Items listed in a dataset
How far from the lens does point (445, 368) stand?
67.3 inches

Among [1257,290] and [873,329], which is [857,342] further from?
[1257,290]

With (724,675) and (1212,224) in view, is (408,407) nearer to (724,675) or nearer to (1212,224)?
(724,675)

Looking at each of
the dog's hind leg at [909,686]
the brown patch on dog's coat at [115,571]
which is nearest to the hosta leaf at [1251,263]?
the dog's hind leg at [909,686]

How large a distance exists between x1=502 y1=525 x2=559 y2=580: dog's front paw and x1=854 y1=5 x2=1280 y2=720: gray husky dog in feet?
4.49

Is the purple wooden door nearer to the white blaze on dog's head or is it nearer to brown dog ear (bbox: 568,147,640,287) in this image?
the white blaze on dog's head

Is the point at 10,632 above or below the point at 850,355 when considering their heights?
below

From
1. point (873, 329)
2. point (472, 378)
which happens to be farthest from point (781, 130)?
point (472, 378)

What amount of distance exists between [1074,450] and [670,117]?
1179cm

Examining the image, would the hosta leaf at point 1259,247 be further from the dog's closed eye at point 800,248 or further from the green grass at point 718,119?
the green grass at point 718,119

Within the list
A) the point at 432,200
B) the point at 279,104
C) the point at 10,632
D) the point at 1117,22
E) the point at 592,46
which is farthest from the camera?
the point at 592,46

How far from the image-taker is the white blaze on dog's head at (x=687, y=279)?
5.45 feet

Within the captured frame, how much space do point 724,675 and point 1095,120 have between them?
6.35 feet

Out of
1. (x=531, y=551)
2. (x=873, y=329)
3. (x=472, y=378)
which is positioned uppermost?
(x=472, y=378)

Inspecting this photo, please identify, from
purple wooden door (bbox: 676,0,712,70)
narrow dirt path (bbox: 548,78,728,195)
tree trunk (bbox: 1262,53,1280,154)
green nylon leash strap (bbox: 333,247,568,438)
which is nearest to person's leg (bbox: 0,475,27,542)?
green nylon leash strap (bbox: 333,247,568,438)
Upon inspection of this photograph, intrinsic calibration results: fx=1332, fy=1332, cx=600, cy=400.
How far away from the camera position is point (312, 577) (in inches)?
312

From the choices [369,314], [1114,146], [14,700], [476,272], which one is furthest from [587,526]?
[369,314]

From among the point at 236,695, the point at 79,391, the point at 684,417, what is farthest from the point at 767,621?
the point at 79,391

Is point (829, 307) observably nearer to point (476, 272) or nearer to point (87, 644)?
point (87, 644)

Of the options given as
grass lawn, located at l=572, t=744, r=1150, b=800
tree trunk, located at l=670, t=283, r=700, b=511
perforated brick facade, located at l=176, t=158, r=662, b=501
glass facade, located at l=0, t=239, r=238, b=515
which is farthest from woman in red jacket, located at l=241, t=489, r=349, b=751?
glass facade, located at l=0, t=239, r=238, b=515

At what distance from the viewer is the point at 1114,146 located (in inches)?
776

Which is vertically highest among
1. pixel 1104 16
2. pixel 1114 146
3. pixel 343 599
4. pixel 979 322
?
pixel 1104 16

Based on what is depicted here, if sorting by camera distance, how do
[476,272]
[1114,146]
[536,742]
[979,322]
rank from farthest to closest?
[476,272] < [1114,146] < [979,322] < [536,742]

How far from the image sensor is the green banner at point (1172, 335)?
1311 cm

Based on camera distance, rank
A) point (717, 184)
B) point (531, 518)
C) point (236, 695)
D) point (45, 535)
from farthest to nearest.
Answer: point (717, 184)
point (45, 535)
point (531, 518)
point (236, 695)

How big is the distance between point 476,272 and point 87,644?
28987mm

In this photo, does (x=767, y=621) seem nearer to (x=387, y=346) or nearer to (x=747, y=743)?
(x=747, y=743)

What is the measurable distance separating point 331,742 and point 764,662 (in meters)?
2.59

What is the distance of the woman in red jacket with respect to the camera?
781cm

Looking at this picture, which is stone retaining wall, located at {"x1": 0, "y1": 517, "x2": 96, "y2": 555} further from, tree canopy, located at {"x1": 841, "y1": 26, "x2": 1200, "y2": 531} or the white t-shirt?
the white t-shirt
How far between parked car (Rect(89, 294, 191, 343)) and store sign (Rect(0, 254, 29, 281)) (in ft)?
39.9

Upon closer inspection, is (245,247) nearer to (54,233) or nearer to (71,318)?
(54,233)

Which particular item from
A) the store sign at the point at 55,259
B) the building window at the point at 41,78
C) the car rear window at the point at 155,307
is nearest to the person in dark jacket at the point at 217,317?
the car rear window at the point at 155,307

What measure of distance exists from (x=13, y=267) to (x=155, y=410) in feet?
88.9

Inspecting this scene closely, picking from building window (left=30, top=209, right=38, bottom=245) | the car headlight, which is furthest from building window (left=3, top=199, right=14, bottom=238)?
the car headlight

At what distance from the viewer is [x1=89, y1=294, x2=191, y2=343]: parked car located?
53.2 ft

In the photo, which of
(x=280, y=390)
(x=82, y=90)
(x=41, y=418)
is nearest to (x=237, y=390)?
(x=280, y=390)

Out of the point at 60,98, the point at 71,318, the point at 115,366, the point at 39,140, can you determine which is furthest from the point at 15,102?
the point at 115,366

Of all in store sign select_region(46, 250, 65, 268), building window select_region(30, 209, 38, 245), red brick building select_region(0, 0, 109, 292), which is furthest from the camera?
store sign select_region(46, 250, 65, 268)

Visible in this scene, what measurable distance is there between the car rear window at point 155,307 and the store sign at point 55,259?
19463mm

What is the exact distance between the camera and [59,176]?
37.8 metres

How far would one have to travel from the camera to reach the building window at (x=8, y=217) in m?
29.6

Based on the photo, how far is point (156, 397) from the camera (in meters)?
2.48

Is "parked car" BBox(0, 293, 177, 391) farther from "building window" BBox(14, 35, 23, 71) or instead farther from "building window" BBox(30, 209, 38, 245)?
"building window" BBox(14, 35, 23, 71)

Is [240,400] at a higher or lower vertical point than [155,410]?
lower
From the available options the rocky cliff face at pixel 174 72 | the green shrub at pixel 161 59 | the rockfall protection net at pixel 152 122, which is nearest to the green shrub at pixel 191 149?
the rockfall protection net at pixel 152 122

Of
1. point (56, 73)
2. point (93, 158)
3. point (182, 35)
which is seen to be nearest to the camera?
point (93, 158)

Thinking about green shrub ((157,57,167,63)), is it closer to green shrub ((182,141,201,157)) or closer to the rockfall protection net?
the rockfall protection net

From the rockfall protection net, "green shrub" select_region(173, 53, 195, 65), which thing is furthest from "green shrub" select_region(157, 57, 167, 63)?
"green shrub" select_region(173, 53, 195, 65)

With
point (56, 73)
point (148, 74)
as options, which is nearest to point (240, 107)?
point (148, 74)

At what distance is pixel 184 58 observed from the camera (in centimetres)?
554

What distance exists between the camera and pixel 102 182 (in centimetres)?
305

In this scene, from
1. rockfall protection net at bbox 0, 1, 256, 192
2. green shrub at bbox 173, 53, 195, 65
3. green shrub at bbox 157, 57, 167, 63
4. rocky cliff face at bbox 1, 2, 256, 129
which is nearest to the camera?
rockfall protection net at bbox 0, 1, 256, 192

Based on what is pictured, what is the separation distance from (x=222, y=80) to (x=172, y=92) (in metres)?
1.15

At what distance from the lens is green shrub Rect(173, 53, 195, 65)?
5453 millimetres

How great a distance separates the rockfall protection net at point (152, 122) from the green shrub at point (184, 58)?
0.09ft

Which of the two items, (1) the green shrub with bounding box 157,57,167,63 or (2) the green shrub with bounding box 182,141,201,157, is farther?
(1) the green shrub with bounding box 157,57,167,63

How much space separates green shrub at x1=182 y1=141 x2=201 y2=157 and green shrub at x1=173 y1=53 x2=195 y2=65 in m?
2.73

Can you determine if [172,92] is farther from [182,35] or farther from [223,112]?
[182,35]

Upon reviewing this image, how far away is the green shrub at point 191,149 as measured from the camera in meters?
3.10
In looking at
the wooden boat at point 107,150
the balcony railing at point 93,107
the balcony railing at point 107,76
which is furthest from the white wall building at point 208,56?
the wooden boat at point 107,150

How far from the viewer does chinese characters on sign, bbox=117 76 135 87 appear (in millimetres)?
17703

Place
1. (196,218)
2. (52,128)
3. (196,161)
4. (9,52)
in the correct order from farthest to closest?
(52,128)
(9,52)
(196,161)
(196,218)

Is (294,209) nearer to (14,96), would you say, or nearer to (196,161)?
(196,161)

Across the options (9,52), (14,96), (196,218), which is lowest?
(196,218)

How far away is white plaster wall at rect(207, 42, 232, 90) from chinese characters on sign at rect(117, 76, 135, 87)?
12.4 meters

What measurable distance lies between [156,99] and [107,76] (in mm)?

--- The request ---
Reproduce the lines verbatim, starting at the line that contains "Can you determine if" and ending at the last of the lines.

--- Written answer ---
Can you determine if [172,92] is farther from [182,35] or farther from [223,112]?
[182,35]

Upon reviewing this image, how far away is the green shrub at point 191,149 as measured from the camera in meters?
3.10
In looking at
the wooden boat at point 107,150
the balcony railing at point 93,107
the balcony railing at point 107,76
which is furthest from the white wall building at point 208,56?
the wooden boat at point 107,150

How far from the viewer does chinese characters on sign, bbox=117 76 135 87 appear (in millimetres)?
17703

Place
1. (196,218)
2. (52,128)
3. (196,161)
4. (9,52)
in the correct order from farthest to closest?
(52,128)
(9,52)
(196,161)
(196,218)

Is (294,209) nearer to (14,96), would you say, or nearer to (196,161)?
(196,161)

Across the options (9,52), (14,96), (196,218), which is lowest?
(196,218)

How far away is white plaster wall at rect(207, 42, 232, 90) from chinese characters on sign at rect(117, 76, 135, 87)?
12.4 meters

What measurable distance lies between [156,99] and [107,76] (in mm)?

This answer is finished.